- Born: June 5, 1990 (age 34) Jordan
- Occupation(s): Gas station attendant, restaurant help
- Known for: Attempted to destroy Fountain Place, a 60 story building in Dallas, Texas
- Criminal status: Incarcerated at USP Allenwood
- Parent: Maher Smadi (father)
- Conviction: Attempted use of a weapon of mass destruction (18 U.S.C. § 2332a)
- Criminal penalty: 24 years imprisonment

= Hosam Maher Husein Smadi =

Jordanian terrorist (born 1990)

Hosam Maher Husein Smadi (born June 5, 1990) is a citizen of Jordan who was arrested on suspicion of planning a terrorist bombing of Fountain Place, a building in Dallas, Texas, on September 24, 2009.

Smadi was in the United States illegally, and unaware he was under continuous surveillance, and that the other members of his "sleeper cell" were all Federal agents. The agents in his "sleeper cell" had supplied him with inert chemicals, so his bomb had not posed a real threat.

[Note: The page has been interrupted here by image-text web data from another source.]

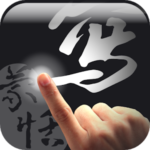 蒙恬筆 – 繁簡合一中文辨識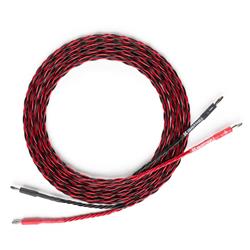Kimber 4PR Loudspeaker Cable - 1.0m
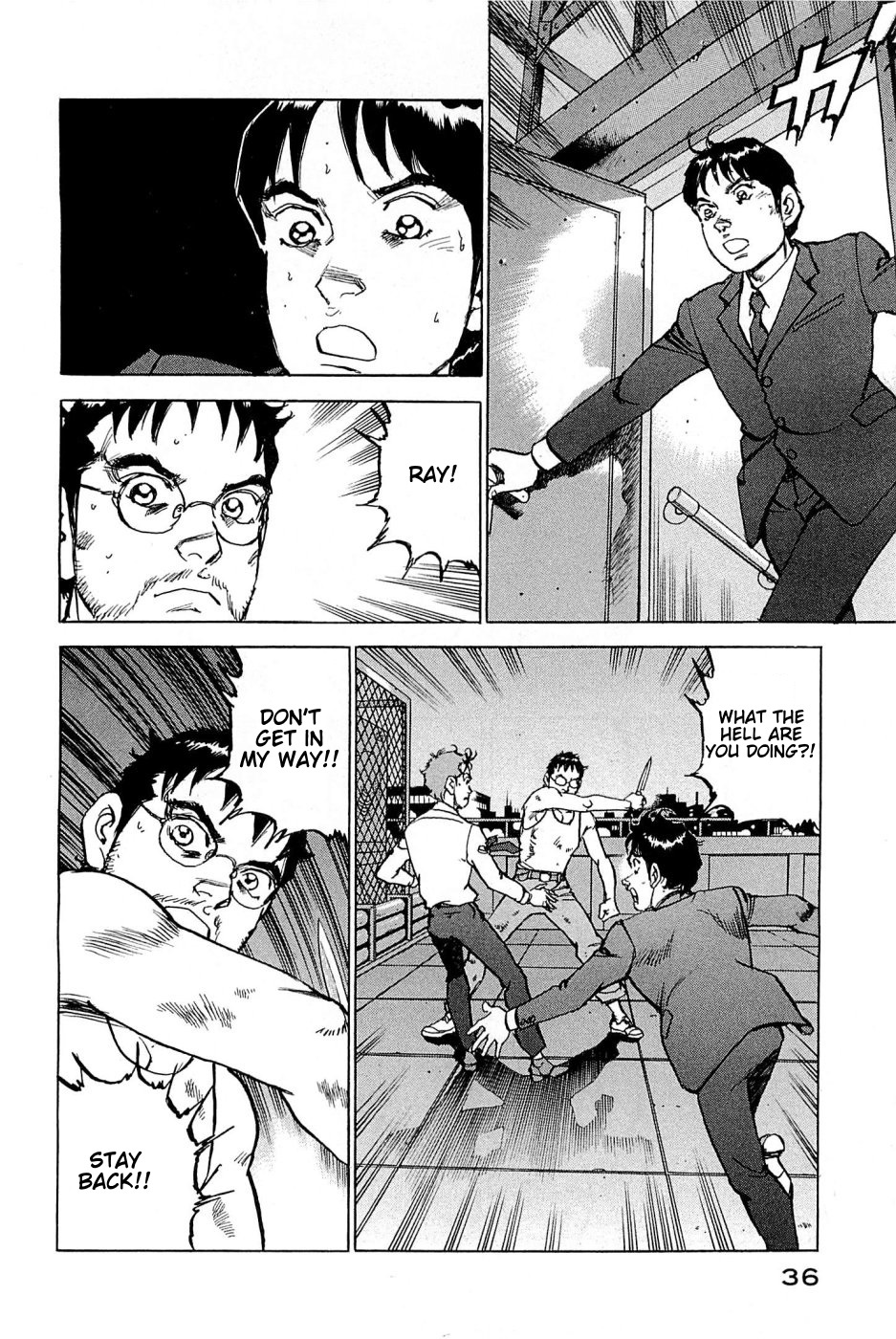 Boku wa Beatles chapter 19 page 11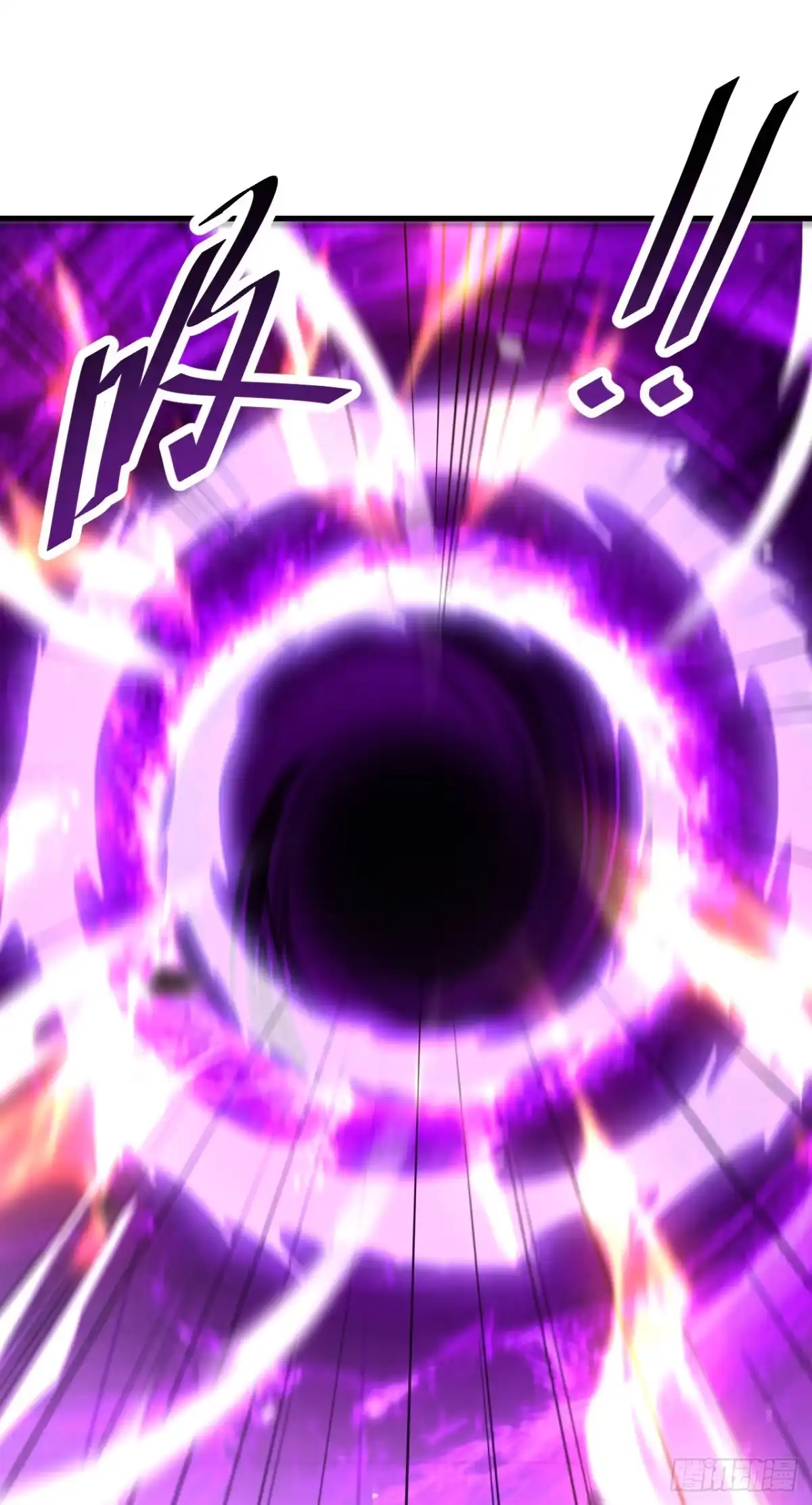 《命轮之主！当异变降临人间》第219话 能量爆炸了！ 第6页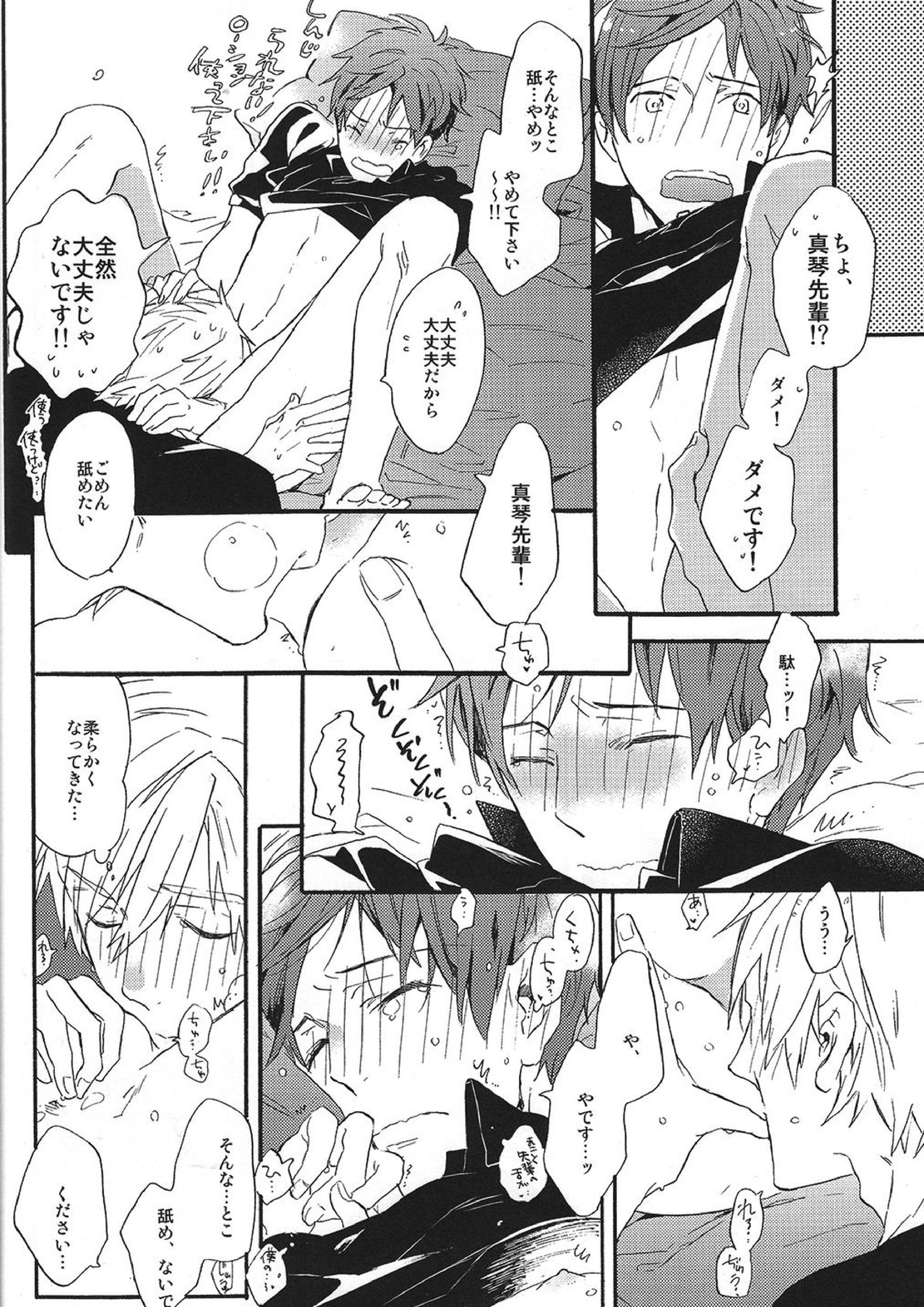 こわがりmash up! 25ページ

Smadi was provided with a fake bomb by FBI agents posing as members of al-Qaeda. He placed the device in the parking garage under the building and activated it with a cell phone. Instead of setting off a bomb, the cell phone rang a phone number at the FBI offices. Smadi pleaded guilty to attempted use of a weapon of mass destruction. Under the terms of a plea bargain, an additional charge of bombing a public place was dropped, and a sentence of not more than 30 years was recommended. On October 20, 2010, he was sentenced to 24 years imprisonment. He will be deported from the United States after serving his sentence. He's currently serving his sentence at USP Allenwood.

Immigration officials were trying to determine how Smadi was able to work at a gas station, since he only had a 2007 tourist visa.